↓↓↓

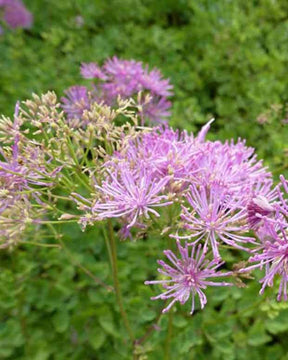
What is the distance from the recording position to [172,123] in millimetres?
2379

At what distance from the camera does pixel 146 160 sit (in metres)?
1.24

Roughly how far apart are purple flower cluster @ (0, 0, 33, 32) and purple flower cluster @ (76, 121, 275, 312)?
9.80ft

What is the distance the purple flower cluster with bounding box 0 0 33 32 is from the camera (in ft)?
12.9

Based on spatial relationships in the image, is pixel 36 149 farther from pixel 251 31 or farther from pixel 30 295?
pixel 251 31

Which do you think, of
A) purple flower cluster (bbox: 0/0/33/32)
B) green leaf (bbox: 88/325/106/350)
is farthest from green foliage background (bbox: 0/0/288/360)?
purple flower cluster (bbox: 0/0/33/32)

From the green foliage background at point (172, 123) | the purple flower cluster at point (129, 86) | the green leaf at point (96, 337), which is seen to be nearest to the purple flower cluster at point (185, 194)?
the green foliage background at point (172, 123)

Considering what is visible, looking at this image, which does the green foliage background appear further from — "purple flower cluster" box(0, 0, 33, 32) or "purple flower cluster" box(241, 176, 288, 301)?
"purple flower cluster" box(241, 176, 288, 301)

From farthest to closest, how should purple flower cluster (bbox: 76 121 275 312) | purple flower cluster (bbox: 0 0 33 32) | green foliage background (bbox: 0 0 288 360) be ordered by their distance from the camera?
purple flower cluster (bbox: 0 0 33 32) → green foliage background (bbox: 0 0 288 360) → purple flower cluster (bbox: 76 121 275 312)

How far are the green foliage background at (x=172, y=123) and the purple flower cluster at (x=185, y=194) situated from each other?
39 cm

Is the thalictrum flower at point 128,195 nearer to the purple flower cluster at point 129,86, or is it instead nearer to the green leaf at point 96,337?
the purple flower cluster at point 129,86

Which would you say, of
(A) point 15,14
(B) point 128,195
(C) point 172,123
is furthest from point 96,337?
(A) point 15,14

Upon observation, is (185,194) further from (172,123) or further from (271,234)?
(172,123)

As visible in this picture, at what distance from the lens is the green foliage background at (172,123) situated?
1.79 meters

↑↑↑

(Given instruction)
Write out the records above exactly as they appear, leaving out any pictures.

(Answer to this task)
What is the distance from the recording position to [172,123] in millimetres?
2379

At what distance from the camera does pixel 146 160 sit (in metres)?
1.24

Roughly how far apart are purple flower cluster @ (0, 0, 33, 32) and purple flower cluster @ (76, 121, 275, 312)?
9.80ft

What is the distance the purple flower cluster with bounding box 0 0 33 32 is from the camera (in ft)?
12.9

Based on spatial relationships in the image, is pixel 36 149 farther from pixel 251 31 or farther from pixel 30 295?
pixel 251 31

Which do you think, of
A) purple flower cluster (bbox: 0/0/33/32)
B) green leaf (bbox: 88/325/106/350)
is farthest from green foliage background (bbox: 0/0/288/360)?
purple flower cluster (bbox: 0/0/33/32)

From the green foliage background at point (172, 123) | the purple flower cluster at point (129, 86) | the green leaf at point (96, 337), which is seen to be nearest to the purple flower cluster at point (185, 194)?
the green foliage background at point (172, 123)

Considering what is visible, looking at this image, which does the green foliage background appear further from — "purple flower cluster" box(0, 0, 33, 32) or "purple flower cluster" box(241, 176, 288, 301)?
"purple flower cluster" box(241, 176, 288, 301)

From farthest to closest, how should purple flower cluster (bbox: 76 121 275 312) | purple flower cluster (bbox: 0 0 33 32) | green foliage background (bbox: 0 0 288 360) be ordered by their distance from the camera?
purple flower cluster (bbox: 0 0 33 32) → green foliage background (bbox: 0 0 288 360) → purple flower cluster (bbox: 76 121 275 312)

How far are the green foliage background at (x=172, y=123) and the purple flower cluster at (x=185, y=194) situated from each other?
39 cm

Is the thalictrum flower at point 128,195 nearer to the purple flower cluster at point 129,86, or is it instead nearer to the green leaf at point 96,337?
the purple flower cluster at point 129,86

Which would you say, of
(A) point 15,14
(B) point 128,195
(C) point 172,123
is furthest from point 96,337?
(A) point 15,14

Upon observation, is (185,194) further from (172,123) or further from (271,234)?
(172,123)

As visible in this picture, at what distance from the lens is the green foliage background at (172,123) situated?
1.79 meters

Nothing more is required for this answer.